How bad is it?

The situation is dire. Here’s a good overview.

Zach is not being hysterical. Everything he said is objective fact and an accurate prediction.

It’s hitting me personally now. I was benefitting from an HHMI grant written with the hard work of two of my colleagues. It wasn’t big money, I was mainly part of an effort to improve teaching in the university, in a project that paired me with another faculty member for an exercise in peer evaluation.

It was part of a category titled “Inclusive Excellence“. Oops. Forbidden word.

I used the past tense there, because I learned just today that the funding had been pulled, thanks to Trump’s anti-DEI nonsense.

I also have a student trying to get into a graduate program for next year. I’m hoping she gets accepted somewhere — she’s an excellent student with a lot of promise for a research career — but so far, we’re waiting for something. In a normal year, I’d expect grad schools to jump at her, she’s that good. But either nobody has any money, or they’re waiting to hear if their funding has been annihilated, so who knows what will happen? Maybe I should encourage her to apply to Mexican or Canadian schools.

All it took was one election to demolish the American scientific enterprise.

Is your state on this list?

These are the states suing HHS and the NIH over their disastrous policy on indirect costs.

COMMONWEALTH OF
MASSACHUSETTS, ATTORNEY
GENERAL DANA NESSEL ON BEHALF
OF THE PEOPLE OF THE STATE OF
MICHIGAN, STATE OF ILLINOIS,
STATE OF ARIZONA, STATE OF
CALIFORNIA, STATE OF
CONNECTICUT, STATE OF
COLORADO, STATE OF DELAWARE,
STATE OF HAWAI’I, STATE OF
MAINE, STATE OF MARYLAND,
STATE OF MINNESOTA, STATE OF
NEW JERSEY, STATE OF NEW YORK,
STATE OF NEVADA, STATE OF NEW
MEXICO, STATE OF NORTH
CAROLINA, STATE OF OREGON,
STATE OF RHODE ISLAND, STATE OF
VERMONT, STATE OF WASHINGTON,
and STATE OF WISCONSIN

I’m looking sideways at the states not on the list. I can understand the fascist states of Florida and Texas not joining in, and all the bible belt states, but what’s wrong with you, Pennsylvania?

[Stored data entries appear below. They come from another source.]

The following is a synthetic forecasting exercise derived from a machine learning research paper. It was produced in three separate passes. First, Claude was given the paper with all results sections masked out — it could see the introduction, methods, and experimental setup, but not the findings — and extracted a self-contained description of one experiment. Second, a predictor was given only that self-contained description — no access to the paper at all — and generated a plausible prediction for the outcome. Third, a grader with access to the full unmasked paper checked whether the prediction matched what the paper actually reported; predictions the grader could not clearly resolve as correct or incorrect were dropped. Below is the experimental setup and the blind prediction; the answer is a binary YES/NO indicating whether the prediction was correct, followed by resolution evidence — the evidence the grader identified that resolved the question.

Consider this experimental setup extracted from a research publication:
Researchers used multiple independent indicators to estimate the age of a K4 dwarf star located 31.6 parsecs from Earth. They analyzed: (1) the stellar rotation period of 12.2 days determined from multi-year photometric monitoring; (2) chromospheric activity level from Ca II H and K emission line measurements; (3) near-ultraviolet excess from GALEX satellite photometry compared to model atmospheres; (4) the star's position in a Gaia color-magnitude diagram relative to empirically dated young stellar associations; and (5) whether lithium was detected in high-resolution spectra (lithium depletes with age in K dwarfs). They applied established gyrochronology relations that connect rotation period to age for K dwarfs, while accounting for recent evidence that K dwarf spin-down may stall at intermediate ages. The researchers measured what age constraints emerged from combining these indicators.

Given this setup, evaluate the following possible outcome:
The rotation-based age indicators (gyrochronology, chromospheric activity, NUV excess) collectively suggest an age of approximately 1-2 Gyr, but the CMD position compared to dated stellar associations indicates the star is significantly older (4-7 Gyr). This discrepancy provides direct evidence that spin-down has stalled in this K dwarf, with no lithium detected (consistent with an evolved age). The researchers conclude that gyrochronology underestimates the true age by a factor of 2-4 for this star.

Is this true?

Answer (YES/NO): NO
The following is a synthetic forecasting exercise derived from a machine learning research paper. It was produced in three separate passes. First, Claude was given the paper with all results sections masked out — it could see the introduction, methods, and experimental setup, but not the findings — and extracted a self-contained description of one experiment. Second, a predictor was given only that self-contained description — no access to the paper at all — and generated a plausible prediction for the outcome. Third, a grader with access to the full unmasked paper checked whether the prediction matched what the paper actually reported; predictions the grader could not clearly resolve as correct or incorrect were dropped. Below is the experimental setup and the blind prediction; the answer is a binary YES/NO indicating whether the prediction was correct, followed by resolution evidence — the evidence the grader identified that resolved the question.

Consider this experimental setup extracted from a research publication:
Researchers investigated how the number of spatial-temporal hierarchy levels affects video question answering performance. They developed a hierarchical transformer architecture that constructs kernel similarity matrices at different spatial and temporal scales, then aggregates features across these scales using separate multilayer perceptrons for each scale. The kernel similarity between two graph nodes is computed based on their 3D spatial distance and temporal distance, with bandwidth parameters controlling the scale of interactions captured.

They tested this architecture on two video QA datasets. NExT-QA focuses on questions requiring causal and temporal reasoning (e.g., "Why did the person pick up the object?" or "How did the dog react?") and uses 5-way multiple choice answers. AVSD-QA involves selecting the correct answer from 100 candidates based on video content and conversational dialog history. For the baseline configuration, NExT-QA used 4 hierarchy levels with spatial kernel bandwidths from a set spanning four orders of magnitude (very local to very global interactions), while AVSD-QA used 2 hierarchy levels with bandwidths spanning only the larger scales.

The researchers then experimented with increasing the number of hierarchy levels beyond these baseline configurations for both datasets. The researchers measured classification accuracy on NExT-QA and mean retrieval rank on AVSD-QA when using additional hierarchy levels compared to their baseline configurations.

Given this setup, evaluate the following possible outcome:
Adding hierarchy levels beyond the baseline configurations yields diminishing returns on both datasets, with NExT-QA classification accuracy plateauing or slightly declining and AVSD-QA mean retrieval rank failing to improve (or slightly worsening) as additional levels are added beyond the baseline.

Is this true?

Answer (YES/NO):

Good for you if you live in the listed states, otherwise, get to work and vote the rascals out.

Another memo from the UM president

At least we’re getting words of encouragement from the administration.

Dear Colleagues,

Since our founding in 1851, the University of Minnesota has distinguished itself as a global leader in research, scholarship and creative practice.

From pioneering the first open heart surgery to unlocking the secrets of DNA repair, our students, faculty and staff have always maintained an unwavering commitment to serving the world through discovery and innovation.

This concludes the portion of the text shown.